At the 2010 SSP conference, a panel of four prominent members described their career paths and the things they’ve learned along the way.
Beginning her career as a librarian, Susan Kesner from the Copyright Clearance Center described how attitude has shaped her career path:
- “I’ve followed my passion. I’ve followed my gut. I took risk.”
- “While I was leaving the world of librarianship, [I realized that] I was serving it in a different way.”
- “I’m not one who likes to stay in the same job forever… I like change… I’m always looking.”
Howard Ratner from Nature Publishing Group started in commercial publishing and never left. He described his move from one technical endeavor to the next. Always curious and willing to learn, Ratner was the guy who was never satisfied with a 9 to 5 day job. Networking allowed Ratner learn new things from colleagues outside his organization:
- “If your employer offers training, take it!”
- “You never know what your next step will be. Always talk to people. Always learn something new.”
- “Try to volunteer outside your organization as possible.”
- “View your career as a journey.”
Kent Anderson from the Journal of Bone & Joint Surgery realized from a very early age that that he could write his way out of any situation. Writing became so natural that he could compose his college papers in his head while shooting hoops, go home, and type them up. Honing his skills on public speaking came at his first HighWire meeting, “I studied about how to do public speaking, and then just let ‘er rip.” Anderson described his career moves as looking for functional holes in the industry and then moving in to fill them:
- “Filling gaps is such an important skill. If you’re trying to say on the carousel horse, [at some point] you need to jump.”
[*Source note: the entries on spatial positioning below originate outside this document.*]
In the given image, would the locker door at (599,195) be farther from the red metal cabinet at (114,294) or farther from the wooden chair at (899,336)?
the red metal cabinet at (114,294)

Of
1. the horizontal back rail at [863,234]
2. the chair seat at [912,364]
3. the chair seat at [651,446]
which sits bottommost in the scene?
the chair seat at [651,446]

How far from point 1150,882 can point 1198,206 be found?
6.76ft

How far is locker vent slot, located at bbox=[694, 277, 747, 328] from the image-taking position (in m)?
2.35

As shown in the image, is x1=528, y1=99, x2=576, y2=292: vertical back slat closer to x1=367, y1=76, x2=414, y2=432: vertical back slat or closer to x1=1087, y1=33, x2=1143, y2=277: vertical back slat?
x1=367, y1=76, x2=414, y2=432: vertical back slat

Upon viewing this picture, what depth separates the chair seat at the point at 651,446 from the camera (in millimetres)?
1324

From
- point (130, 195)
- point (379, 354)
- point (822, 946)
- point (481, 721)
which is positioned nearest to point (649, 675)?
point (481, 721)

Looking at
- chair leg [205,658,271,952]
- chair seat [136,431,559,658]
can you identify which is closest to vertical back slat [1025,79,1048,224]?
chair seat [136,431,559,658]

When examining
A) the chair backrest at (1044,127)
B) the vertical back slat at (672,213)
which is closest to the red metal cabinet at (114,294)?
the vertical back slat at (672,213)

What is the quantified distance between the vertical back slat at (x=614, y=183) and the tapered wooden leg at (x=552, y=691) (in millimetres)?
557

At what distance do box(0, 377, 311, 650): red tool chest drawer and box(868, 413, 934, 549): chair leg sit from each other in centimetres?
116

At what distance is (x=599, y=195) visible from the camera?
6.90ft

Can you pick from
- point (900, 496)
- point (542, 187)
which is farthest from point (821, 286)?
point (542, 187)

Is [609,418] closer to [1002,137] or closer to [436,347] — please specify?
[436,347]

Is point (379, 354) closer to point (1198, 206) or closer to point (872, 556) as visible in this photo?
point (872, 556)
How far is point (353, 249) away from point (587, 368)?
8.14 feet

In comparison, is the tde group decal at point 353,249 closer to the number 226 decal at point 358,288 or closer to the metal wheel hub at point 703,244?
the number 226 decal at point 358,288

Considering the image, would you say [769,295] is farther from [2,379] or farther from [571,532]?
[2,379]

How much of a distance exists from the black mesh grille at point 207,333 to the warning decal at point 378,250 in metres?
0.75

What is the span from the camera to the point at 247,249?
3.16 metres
- “Never say ‘no.’ Just never say ‘no.'”
Carol Anne Meyer from CrossRef was the girl who stayed up late reading books under her bed sheets with a flashlight. Starting as a assistant editor at Random House soon after college, Meyer moved through several editorial positions before jumping to an Internet startup, then as an independent consultant, and did another short stint before landing her “real job” at CrossRef. College grads should never turn their nose up at “lowly” jobs while looking for a better opportunity, Meyer maintained, “You have to have a horse to get a horse.”